Bug 752560

Summary: Correct documentation regarding recovery from dirty stores
Product: Red Hat Enterprise MRG Reporter: Justin Ross <jross>
Component: Messaging_Programming_ReferenceAssignee: Cheryn Tan <chetan>
Status: CLOSED CURRENTRELEASE QA Contact: Leonid Zhaldybin <lzhaldyb>
Severity: high Docs Contact:
Priority: high    
Version: 2.0CC: esammons, iboverma, lbrindle, lzhaldyb, mgoulish, rlandman, spurrier
Target Milestone: 2.1.2   
Target Release: ---   
Hardware: Unspecified   
OS: Unspecified   
Whiteboard:
Fixed In Version: Doc Type: Bug Fix
Doc Text:
Story Points: ---
Clone Of: Environment:
Last Closed: 2012-05-02 05:31:31 UTC Type: ---
Regression: --- Mount Type: ---
Documentation: --- CRM:
Verified Versions: Category: ---
oVirt Team: --- RHEL 7.3 requirements from Atomic Host:
Cloudforms Team: --- Target Upstream Version:

Description Justin Ross 2011-11-09 20:52:01 UTC
Mick will expand on this.

Comment 1 mick 2011-11-14 15:37:10 UTC
Usage problems seem significant enough with the current persistent-
cluster restart strategy that I am suggesting a new approach.  It is outlined 
in a comment in BZ 752942 "Automate persistent cluster restart."

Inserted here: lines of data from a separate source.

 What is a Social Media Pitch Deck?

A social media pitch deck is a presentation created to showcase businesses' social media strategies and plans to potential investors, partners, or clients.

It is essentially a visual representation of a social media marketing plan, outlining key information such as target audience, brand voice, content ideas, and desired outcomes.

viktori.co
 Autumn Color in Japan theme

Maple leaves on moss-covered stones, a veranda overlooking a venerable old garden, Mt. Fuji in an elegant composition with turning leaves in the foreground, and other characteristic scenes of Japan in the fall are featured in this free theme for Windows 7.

I am marking this BZ as being blocked by that one.  After the new approach is
implemented, the doc should be re-written to describe what it does, what system
adminstrators should expect, and what, if anything, they will still need to do
in some cases.

Comment 3 mick 2011-11-30 08:14:25 UTC
After testing, here is my Suggestion for New and Improved Instructions for the Doco.

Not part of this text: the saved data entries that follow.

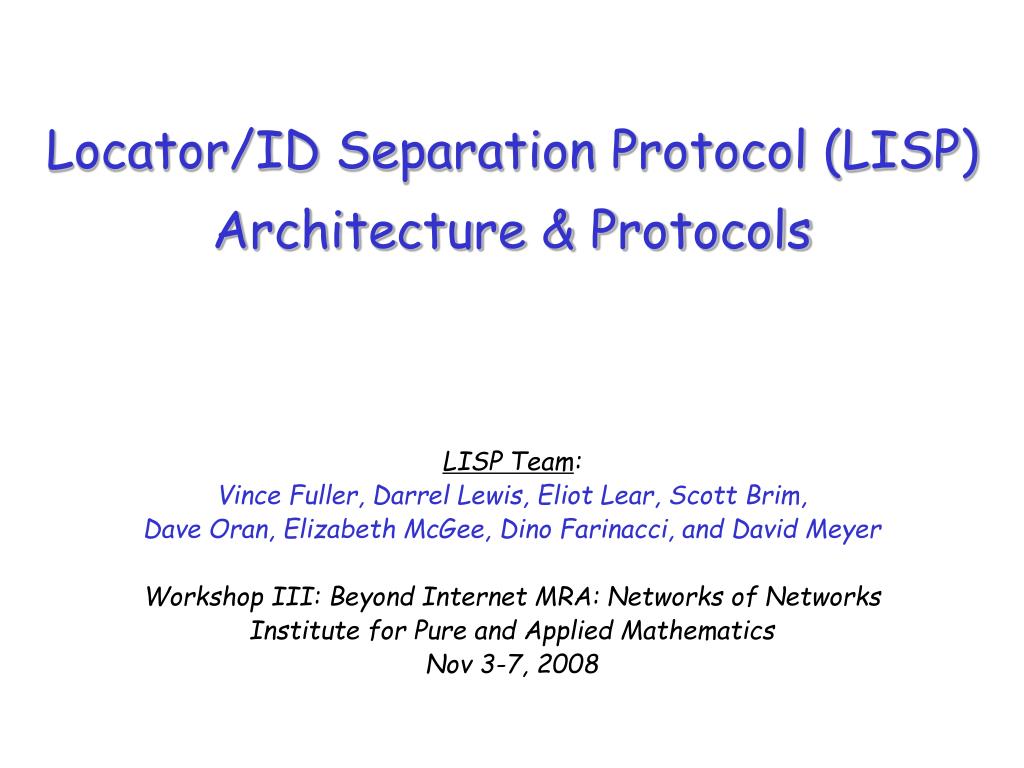 Locator/ID Separation Protocol (LISP) Architecture & Protocols

LISP Team:
Vince Fuller, Darrel Lewis, Eliot Lear, Scott Brim,
Dave Oran, Elizabeth McGee, Dino Farinacci, and David Meyer

Workshop III: Beyond Internet MRA: Networks of Networks
Institute for Pure and Applied Mathematics
Nov 3-7, 2008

----- snip ----- snip ----- snip ----- snip ----- snip ----- snip -----


If the cluster has previously had a total failure and there are no
clean stores then the brokers will fail to start with the log message
"Daemon startup failed: Cannot recover, no clean store."

If this happens, you can restart the cluster by marking one of the
brokers' data directories as 'clean'.  If you can see from time-stamps
that one of the data directories is more recent that the other, choose 
that one to mark as clean.  But most likely, if all stores are dirty, 
the brokers all died simultaneously.  In that case, choose one broker's
data directory arbitrarily.

To mark a data directory as clean, look in it for one or more
subdirectories of the form:

     _cluster.bak.<nnnn>

These subdirectories will exist if previous restarts were attempted.
If no such subdirectory exists, use the qpid-cluster-store command now.
( See below. )

If one or more _cluster.bak.<nnnn> subdirectories do exist, note the one
with the highest 4-digit number.  It is the newest.  Use it in this
sequence of commands:

     cd <data-dir>
     mv rhm rhm.bak
     cp -a _cluster.bak.<nnnn>/rhm .

Now you are ready to mark this store as clean:

     qpid-cluster-store -c <data-dir>

Now you can restart the cluster, and all brokers' stores will be
initialized from the one that you marked as clean.


----- snip ----- snip ----- snip ----- snip ----- snip ----- snip -----

Comment 5 Cheryn Tan 2011-12-19 06:19:50 UTC
Fixed in Section 8.5.4 - Starting a persistent cluster with no clean store

documentation-stage.bne.redhat.com/docs/en-US/Red_Hat_Enterprise_MRG/2/html/Messaging_User_Guide/sect-Messaging_User_Guide-Persistence_in_High_Availability_Message_Clusters-Starting_a_persistent_cluster_with_no_clean_store.html

Comment 7 mick 2012-02-09 13:25:25 UTC
Removed blocker 752942 - I believe that the current cluster impl will not be changed significantly before it is replaced by the new impl, so that should no longer block this BZ.

Comment 8 Leonid Zhaldybin 2012-02-09 15:54:49 UTC
Starting a persistent cluster with no clean store is properly described in the documentation, moving it to VERIFIED.

-> VERIFIED

Comment 9 Cheryn Tan 2012-05-02 05:31:31 UTC
Documents have been published on http://docs.redhat.com/docs/en-US/Red_Hat_Enterprise_MRG/index.html as part of the MRG-M 2.1.2 update.